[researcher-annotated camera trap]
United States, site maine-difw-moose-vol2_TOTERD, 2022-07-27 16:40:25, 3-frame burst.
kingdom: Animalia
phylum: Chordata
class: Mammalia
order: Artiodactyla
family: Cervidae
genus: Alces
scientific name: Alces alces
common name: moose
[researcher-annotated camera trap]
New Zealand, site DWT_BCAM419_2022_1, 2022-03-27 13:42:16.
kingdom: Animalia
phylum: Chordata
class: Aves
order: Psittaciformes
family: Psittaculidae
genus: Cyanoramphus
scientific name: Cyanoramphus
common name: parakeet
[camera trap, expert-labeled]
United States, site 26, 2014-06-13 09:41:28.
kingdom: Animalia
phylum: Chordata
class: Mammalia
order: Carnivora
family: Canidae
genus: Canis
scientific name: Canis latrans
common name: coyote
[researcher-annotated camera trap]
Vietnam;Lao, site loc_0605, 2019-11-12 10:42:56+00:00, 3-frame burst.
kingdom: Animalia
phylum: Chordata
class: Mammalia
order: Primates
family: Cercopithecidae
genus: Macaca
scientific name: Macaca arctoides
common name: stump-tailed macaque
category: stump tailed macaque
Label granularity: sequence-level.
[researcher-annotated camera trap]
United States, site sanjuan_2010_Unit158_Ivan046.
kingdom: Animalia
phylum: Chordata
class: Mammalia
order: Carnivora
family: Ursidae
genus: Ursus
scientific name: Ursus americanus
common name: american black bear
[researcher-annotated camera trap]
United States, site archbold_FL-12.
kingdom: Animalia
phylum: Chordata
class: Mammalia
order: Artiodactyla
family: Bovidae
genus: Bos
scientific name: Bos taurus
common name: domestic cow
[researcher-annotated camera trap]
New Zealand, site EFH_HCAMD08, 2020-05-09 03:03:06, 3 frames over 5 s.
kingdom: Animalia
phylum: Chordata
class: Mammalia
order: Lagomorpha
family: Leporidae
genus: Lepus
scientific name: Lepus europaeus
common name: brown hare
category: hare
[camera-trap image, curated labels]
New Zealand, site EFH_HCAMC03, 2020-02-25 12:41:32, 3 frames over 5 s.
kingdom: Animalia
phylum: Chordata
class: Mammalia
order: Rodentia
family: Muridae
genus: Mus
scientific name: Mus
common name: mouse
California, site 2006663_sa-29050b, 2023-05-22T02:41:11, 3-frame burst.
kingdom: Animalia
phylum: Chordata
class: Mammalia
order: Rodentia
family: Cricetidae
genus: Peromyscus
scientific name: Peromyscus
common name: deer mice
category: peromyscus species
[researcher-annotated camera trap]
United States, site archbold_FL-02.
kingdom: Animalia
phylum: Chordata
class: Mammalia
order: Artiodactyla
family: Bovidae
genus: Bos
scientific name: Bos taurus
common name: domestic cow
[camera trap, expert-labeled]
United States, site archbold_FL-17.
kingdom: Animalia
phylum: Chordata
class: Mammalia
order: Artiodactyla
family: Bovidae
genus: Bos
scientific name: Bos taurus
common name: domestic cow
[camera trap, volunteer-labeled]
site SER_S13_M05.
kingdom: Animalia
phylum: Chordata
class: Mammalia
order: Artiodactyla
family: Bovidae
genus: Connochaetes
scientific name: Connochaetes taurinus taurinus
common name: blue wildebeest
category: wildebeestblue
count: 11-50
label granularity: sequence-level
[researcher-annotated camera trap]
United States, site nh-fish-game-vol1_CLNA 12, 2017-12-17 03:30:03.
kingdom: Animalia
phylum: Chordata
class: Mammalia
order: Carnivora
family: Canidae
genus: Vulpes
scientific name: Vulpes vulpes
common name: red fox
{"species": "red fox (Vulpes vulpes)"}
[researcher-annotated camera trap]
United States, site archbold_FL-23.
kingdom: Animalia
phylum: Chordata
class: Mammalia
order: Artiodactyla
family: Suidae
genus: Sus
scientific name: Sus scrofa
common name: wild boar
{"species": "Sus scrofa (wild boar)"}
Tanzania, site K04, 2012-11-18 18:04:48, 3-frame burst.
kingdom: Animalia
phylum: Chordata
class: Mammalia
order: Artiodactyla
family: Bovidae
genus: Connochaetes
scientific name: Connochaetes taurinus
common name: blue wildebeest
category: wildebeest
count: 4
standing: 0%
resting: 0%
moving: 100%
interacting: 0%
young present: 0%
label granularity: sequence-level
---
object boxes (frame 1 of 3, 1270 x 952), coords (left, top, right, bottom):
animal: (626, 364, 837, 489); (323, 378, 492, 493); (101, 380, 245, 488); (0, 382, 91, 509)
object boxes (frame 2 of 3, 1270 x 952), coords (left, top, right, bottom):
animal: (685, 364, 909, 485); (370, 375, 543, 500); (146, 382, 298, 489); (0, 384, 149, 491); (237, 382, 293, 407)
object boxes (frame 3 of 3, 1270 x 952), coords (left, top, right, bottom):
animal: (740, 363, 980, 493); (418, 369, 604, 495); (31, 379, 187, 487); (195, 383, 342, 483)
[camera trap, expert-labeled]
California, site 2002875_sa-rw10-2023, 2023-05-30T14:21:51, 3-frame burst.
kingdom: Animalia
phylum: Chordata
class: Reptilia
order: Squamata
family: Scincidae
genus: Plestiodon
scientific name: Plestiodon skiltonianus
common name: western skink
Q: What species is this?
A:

▶ **WORK REQUIRED**
When a line in the data contains the string "Zealand", copy that line.

▶ **EXERCISE RESULT**
New Zealand, site DWT_BCAM419_2022_1, 2022-03-27 13:42:16.
New Zealand, site EFH_HCAMD08, 2020-05-09 03:03:06, 3 frames over 5 s.
New Zealand, site EFH_HCAMC03, 2020-02-25 12:41:32, 3 frames over 5 s.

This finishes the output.